Current Deep Learning (DL) architectures are growing larger to learn from complex datasets. Training and tuning astronomical sized models are time and energy consuming and stalls the progress in AI. Industries are increasingly investing in specialized hardware and deep learning accelerators like TPUs and GPUs to scale up the process. It is taken for granted that commodity hardware CPU is incapable of outperforming powerful accelerators such as GPUs in a head-to-head comparison of training large DL models. However, GPUs come with additional concerns: expensive infrastructural change which only few can afford, hard to virtualize, main memory limitations. Furthermore, the energy consumption of current AI training is prohibitively expensive. An article from MIT Technology Review noted that training one Deep Learning models are generating more carbon footprint than five cars in their lifetime.

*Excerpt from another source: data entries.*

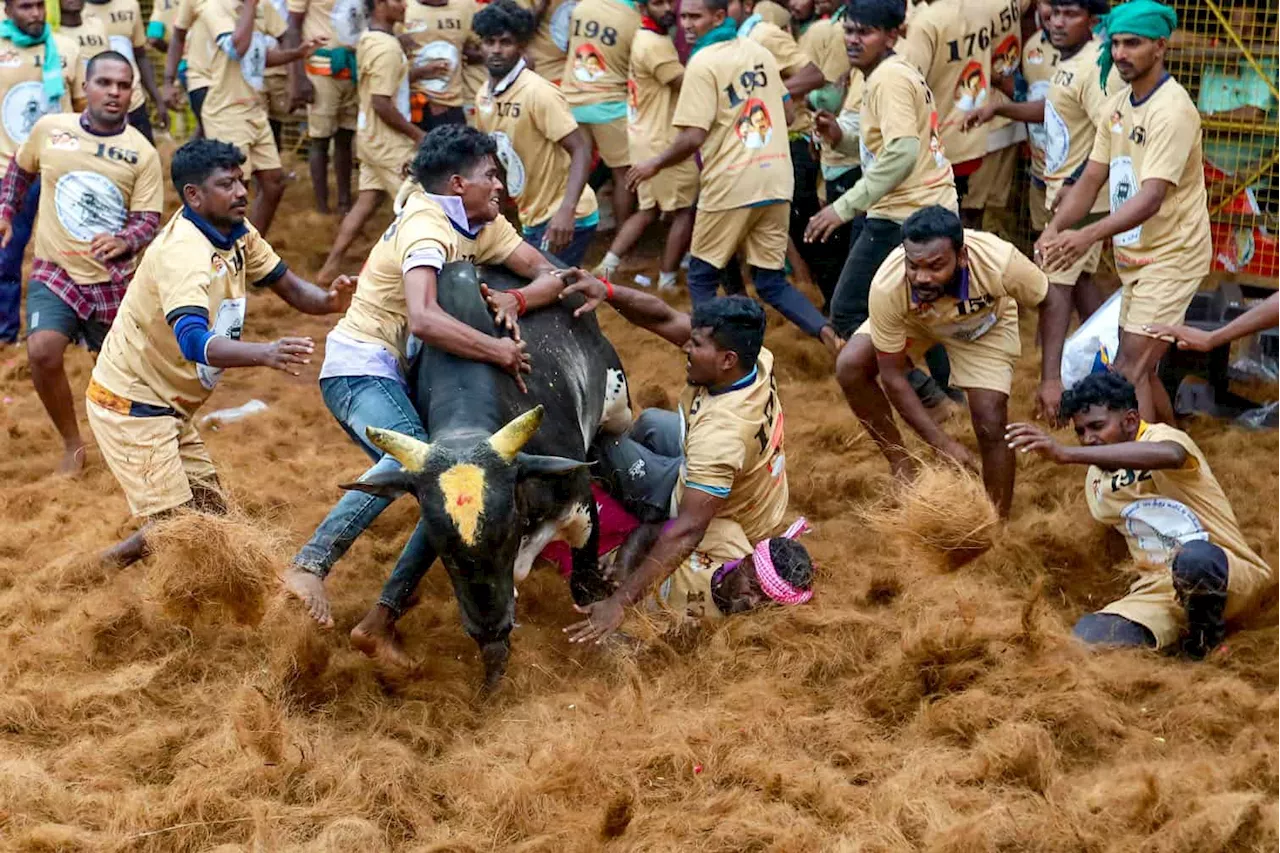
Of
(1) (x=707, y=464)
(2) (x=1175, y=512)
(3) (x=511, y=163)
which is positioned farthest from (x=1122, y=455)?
(3) (x=511, y=163)

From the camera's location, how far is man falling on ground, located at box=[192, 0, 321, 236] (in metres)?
10.4

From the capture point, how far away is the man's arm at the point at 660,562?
5527 millimetres

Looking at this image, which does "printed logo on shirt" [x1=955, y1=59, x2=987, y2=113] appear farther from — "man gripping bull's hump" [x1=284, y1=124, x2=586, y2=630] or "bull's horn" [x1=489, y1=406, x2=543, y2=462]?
"bull's horn" [x1=489, y1=406, x2=543, y2=462]

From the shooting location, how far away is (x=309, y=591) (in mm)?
5406

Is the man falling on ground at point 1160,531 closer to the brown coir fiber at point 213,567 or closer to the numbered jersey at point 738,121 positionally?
the brown coir fiber at point 213,567

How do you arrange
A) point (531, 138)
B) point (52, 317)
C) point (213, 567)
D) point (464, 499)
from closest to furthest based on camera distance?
point (464, 499) < point (213, 567) < point (52, 317) < point (531, 138)

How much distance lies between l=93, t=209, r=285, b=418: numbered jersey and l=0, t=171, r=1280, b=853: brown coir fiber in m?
0.76

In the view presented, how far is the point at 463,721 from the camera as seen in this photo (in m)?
5.30

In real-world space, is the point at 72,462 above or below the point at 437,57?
below

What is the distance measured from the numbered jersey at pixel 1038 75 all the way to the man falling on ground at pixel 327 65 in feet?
15.4

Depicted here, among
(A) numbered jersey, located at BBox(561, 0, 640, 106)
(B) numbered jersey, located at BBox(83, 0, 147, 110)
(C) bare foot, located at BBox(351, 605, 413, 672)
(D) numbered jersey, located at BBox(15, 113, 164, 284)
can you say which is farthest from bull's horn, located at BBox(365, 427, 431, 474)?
(B) numbered jersey, located at BBox(83, 0, 147, 110)

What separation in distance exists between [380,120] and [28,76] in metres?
2.21

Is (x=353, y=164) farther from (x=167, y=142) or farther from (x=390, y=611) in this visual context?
(x=390, y=611)

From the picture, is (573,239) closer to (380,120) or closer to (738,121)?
(738,121)
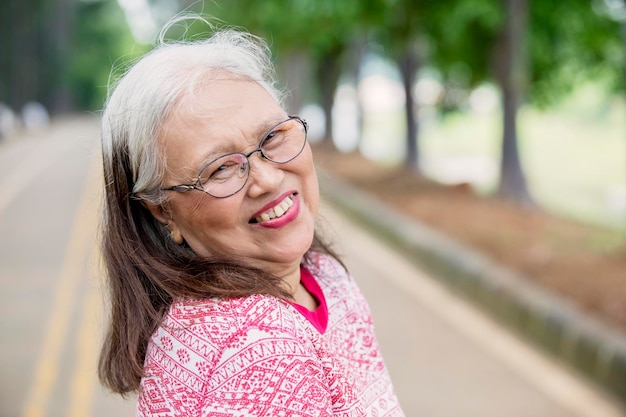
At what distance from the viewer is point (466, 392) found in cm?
593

In this talk, I will demonstrate the first algorithmic progress that challenges the common knowledge prevailing in the community that specialized processors like GPUs are significantly superior to CPUs for training large neural networks. The algorithm is a novel alternative to traditional matrix-multiplication-based backpropagation. We will show how data structures, particularly hash tables, can reduce the no of multiplications associated with the forward pass of the neural networks. The resulting algorithm is orders of magnitude cheaper and hence energy efficient. The very sparse nature of updates uniquely allows for an asynchronous data-parallel gradient descent algorithm. A C++ implementation with multi-core parallelism and workload optimization on CPU is anywhere from 4-15x faster than the most optimized implementations of Tensorflow on the best availableV100 GPUs in a head-to-head comparison. The associated task is training a 100-million-parameter neural network on Kaggle Amazon recommendation datasets. If time permits, I will also illustrate some of our developed softwares in this direction.

Biography

Anshumali Shrivastava is an associate professor in the computer science department at Rice University. He is also the Founder and CEO of ThirdAI Corp, a company that is democratizing AI to commodity hardware through software innovations. His broad research interests include randomized algorithms for large-scale machine learning. In 2018, Science news named him one of the Top-10 scientists under 40 to watch. He is a recipient of the National Science Foundation CAREER Award, a Young Investigator Award from the Air Force Office of Scientific Research, a machine learning research award from Amazon, and a Data Science Research Award from Adobe. He has won numerous paper awards, including Best Paper Award at NIPS 2014 and Most Reproducible Paper Award at SIGMOD 2019.